La muchacha asintió, sin preocuparse de aquella primera mentira.
– ¿Sabe dónde vive? -preguntó Vine.
– Un día mi amigo y yo fuimos a Pomfret y llevamos a Annette con nosotros. Iba a ver a su prima. Creo que fue la víspera de Navidad. Annette iba en el asiento trasero y cuando -pasamos por delante de aquella casa me golpeó en el hombro y dijo: «Mira allá, la casa con la ventana en el techo, allí vive ya sabes quién». Lo dijo tal cuaclass="underline" «ya sabes quién».
»No sé el número. Se la puedo enseñar. -Las muecas de Jeremy no pasaron desapercibidas para Wexford. Por su parte, Ingrid suspiró complacida-. Se la describiré. No es necesario que hagas morisquetas, cariño. Ve a la cocina y prepárame el desayuno.
– ¿Qué hizo con la llave del apartamento de la señorita Bystock -le preguntó Wexford-, cuando se marchó el jueves?
Ella contestó sin vacilar, casi en el acto.
Wexford le contó a Burden las declaraciones de Ingrid Pamber mientras esperaban en el coche aparcado delante del 101 Harrow Avenue, un caserón Victoriano de tres pisos al que le habían añadido un cuarto con una buhardilla en el techo de dos aguas. Ya habían estado en la casa pero no encontraron a nadie. Era el lugar más opuesto al barrio en el que vivía Annette, que se podía encontrar sin salir de Kingsmarkham. Por el padrón electoral sabían que los ocupantes eran Snow, Carolyn E., Snow, Bruce J., y Snow, Melissa E. Esposa, marido e hija mayor, dedujo Wexford. El padrón, donde sólo aparecían aquellos con derecho a voto, no aportaba ningún dato de más hijos.

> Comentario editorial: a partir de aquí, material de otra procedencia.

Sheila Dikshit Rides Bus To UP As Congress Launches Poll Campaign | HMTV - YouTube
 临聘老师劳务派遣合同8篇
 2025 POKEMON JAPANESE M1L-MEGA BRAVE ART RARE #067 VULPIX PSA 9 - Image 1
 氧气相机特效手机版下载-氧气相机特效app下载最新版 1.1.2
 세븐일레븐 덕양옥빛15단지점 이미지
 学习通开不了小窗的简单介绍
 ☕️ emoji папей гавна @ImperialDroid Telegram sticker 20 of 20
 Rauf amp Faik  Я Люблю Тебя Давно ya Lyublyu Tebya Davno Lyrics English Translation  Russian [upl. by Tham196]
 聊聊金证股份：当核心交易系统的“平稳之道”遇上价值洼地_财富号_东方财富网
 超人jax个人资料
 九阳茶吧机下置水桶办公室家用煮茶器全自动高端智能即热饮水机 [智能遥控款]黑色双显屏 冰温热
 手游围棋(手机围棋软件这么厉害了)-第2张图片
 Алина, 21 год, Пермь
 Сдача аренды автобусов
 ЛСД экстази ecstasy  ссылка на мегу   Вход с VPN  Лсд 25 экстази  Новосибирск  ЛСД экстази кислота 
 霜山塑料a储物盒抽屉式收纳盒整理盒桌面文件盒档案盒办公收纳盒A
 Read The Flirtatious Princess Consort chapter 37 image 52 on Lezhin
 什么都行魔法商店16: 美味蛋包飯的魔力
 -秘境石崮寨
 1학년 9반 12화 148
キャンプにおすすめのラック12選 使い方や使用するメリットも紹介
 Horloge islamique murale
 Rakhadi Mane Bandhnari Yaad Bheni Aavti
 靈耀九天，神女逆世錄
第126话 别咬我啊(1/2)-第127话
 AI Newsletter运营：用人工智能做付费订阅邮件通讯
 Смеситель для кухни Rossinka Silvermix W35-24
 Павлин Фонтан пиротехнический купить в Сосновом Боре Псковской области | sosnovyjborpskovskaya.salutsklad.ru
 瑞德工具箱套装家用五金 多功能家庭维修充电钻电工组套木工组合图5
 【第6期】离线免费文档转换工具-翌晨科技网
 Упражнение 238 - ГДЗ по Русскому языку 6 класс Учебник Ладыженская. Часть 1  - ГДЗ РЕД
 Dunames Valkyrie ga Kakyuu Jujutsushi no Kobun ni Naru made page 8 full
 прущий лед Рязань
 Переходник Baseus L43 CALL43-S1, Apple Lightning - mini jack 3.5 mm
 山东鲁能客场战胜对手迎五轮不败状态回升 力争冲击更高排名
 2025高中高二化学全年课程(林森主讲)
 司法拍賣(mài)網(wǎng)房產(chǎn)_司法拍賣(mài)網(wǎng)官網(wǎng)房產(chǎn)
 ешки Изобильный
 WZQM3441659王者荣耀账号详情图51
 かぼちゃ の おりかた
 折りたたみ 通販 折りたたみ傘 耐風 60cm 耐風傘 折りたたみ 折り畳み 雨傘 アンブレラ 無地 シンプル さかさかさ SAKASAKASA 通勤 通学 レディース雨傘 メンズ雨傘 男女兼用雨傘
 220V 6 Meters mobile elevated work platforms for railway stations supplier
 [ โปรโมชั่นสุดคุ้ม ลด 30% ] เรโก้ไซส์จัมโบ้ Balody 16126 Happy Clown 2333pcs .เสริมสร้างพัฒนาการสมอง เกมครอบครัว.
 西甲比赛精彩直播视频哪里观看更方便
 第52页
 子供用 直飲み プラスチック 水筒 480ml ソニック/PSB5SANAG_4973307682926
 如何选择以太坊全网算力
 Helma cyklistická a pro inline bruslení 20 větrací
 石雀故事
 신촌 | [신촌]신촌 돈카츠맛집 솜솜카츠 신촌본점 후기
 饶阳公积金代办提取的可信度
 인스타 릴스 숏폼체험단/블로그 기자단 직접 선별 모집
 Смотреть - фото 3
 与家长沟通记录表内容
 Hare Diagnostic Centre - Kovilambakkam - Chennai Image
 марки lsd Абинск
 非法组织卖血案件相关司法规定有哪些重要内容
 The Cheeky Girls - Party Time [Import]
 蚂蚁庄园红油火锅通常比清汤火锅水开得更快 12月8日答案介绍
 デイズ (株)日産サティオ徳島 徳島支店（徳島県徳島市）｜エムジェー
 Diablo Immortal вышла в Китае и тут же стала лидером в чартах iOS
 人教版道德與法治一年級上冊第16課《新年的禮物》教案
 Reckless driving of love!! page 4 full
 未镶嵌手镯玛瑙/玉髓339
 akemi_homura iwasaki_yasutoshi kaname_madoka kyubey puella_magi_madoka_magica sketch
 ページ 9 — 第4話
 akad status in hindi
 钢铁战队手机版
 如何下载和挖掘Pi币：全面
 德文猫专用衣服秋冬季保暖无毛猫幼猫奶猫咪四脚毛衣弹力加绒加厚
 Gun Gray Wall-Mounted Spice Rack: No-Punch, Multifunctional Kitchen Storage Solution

– Llevaba nueve años liada con el tipo -dijo Wexford-. Al menos es lo que le contó a Ingrid Pamber, y no se me ocurre ningún motivo para que incluso una mentirosa como ella mintiera en este caso. Era una de esas situaciones en las que el hombre casado le dice a la amante que abandonará a la esposa en cuanto los hijos se hagan mayores. Hace nueve años el hijo menor de Bruce Snow tenía cinco, así que si es tan cínico como yo pienso, puede opinar que se había buscado un buen chollo.
– Así es -respondió Burden, de todo corazón.
– Espere, que todavía hay más. Tenían que encontrarse en alguna parte pero él nunca la llevó a un hotel. Dijo que no podía pagarlo. Después de aquel paseo por delante de la casa en el coche del amigo, Ingrid le preguntó a Annette qué le había regalado Bruce para Navidad y ella contestó nada, él nunca le daba nada, nunca había recibido un regalo de su parte. Necesitaba todo lo que ganaba para la familia. Según Ingrid, Annette no estaba resentida, jamás le criticaba. Le comprendía.
– ¿Supongo que después de aquella primera confidencia hubo más?
– Ah, sí. Una vez que empezó no hubo manera de detenerla. Bruce esto y Bruce lo otro y siempre Bruce cada vez que ella e Ingrid estaban a solas. Me imagino que fue un alivio para la pobre mujer tener alguien con quien hablar. -Wexford echó otra ojeada a la casa, a los signos de prosperidad, el cuarto piso, la pintura nueva, la antena parabólica en una de las ventanas-. Snow nunca la llevó a un hotel y desde luego no podían ir a su casa. Ella tenía su apartamento pero él se negaba a ir allí. Al parecer, una amiga o un pariente de la esposa vivía al otro lado de calle. La solución: él la llamaba para que fuera a su oficina después del trabajo.